Сегодня вечером на меня навалилась куриная слепота: внезапно перестал видеть – в сумерки. Это – от голода. «Вольная» учётчица – Капа – пожалела меня, рассказала вечером своей маме: она тоже недалеко работает – на железной дороге. Достали они где-то кусок свежей говяжьей печени, сварили его и дольку небольшую отдали мне. Что я мгновенно поглотил – и с огромным удовольствием. Спасибо Капе: хорошая, добрая она девушка! И маме её – спасибо!

(Июль)

Наконец-то пришло письмо с Алтая – из нашего «нового дома». Слава Богу: там все живы! А вот моих писем они так и не получили. И главное: что с папой? Всё тревожнее за него.

(Сентябрь)

Пришло письмо с Алтая – от дяди Эмиля. Маму и Пауля отправили на север – в тундру. И адрес неизвестен. Ужас! Но главное – живы! А вот бабушка умерла: почти сразу после отъезда мамы и Пауля. Милая, любимая бабуля! Пусть Алтайская земля будет тебе пухом!

(Ноябрь)

Ад кромешный! Я снова – в лесорубах. К лесосеке добираемся пешком – километров за семь. Выходим из зоны затемно – ранним утром. В бригаде – около тридцати человек. Охраняют нас два солдата-«вохровца» с овчаркой. «Шаг влево, шаг вправо – стреляем без предупреждения! И без промаха!»

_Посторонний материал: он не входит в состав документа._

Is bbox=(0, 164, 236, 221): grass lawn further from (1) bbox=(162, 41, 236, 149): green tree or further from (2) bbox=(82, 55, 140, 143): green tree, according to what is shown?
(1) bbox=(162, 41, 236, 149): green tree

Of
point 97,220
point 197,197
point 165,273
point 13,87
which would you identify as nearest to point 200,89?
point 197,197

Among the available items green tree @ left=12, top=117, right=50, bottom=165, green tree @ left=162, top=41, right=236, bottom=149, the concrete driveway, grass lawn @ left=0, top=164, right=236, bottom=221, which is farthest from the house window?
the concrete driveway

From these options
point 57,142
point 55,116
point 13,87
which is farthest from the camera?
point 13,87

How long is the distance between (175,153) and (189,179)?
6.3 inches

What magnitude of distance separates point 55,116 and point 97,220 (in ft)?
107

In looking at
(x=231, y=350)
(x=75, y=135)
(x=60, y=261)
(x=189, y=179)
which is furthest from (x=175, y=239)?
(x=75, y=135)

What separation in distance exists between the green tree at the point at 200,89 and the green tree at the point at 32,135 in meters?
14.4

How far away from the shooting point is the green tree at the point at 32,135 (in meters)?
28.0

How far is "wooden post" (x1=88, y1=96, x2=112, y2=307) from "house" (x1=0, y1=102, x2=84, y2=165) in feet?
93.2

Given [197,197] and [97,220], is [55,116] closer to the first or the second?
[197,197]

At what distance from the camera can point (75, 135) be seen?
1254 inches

Труд на лесоповале (особенно зимой) – самый изнурительный из всех, что могут быть на этом свете. Полуголодные, плохо одетые и обутые, мы несколько километров бредём гуськом – по глубокому снегу – и добираемся до места уже обессиленными. А впереди – целый день изматывающей работы.

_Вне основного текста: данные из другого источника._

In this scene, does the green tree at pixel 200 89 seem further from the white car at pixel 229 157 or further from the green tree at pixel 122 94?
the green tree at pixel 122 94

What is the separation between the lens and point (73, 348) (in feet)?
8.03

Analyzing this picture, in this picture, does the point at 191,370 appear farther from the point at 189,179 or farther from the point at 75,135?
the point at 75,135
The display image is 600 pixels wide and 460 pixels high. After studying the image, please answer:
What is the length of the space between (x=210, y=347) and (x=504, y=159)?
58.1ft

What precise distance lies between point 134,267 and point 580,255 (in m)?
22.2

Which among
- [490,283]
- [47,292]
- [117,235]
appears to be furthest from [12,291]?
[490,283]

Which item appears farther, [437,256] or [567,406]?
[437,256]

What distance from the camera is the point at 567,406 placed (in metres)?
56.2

Вальщики разбиты на пары, орудуют лучковыми пилами («лучками»). Но сначала требуется очистить снег вокруг дерева: чтобы видно было, какой высоты оставлен пень – разрешено не более 15 сантиметров. Да и для себя место освободить нужно. Приходится вставать на колени – на лёд и снег – или постоянно работать внаклонку («в три погибели» – по-русски говоря).





Подпиливать дерево надо тоже умеючи: чтобы оно в намеченное место упало, никого из соседнего звена не накрыло, волчком на комле не завертелось и самих вальщиков не задело. Для работы-то отводится лишь небольшой пятачок, который конвоиры лыжнёй очерчивают – «запреткой». Выйдешь за эту границу (преднамеренно или по ошибке) – получишь пулю за «попытку к бегству».

Как правило, сваленное дерево утопает в снегу, и его надо откопать – на всю длину. После этого начинается обрубка сучьев (топорами на длинных ручках – «канадками). Для охранников разжигается костёр, у которого и нам иногда (в сильные морозы) дозволяется чуточку обогреться и малость отдохнуть.

Работы много, а толку – пшик один. Ведь даже с хорошего дерева (толщиной 30-40 сантиметров, ровный ствол, мало веток) больше кубометра делового леса не возьмёшь. И чтобы полный паёк («третий котёл» – 700 граммов хлеба) получить, нужно выдать на каждого лесоруба не менее шести кубов. Для этого с утра и до вечера в поте лица ишачить надо. А где сил набраться, если еда всё хуже и хуже – с каждым днём?

Возле лагерной вахты – у выхода из зоны – на большой доске красной краской выведено: «Труд в СССР есть дело чести, славы, доблести и геройства!» На деле же получается, что труд здесь, в лагере, – всего лишь орудие для убийства.

Странное дело, однако: все самые рослые и сильные из нас уже поумирали: как здесь, в лагере, говорят – «в могилёвскую губернию убыли». Да, они много и хорошо работали, но не могли восполнить затраты энергии голодной лагерной пайкой. Так же быстро погибают здесь и те, кто старше сорока лет – опасный возраст для мужчин.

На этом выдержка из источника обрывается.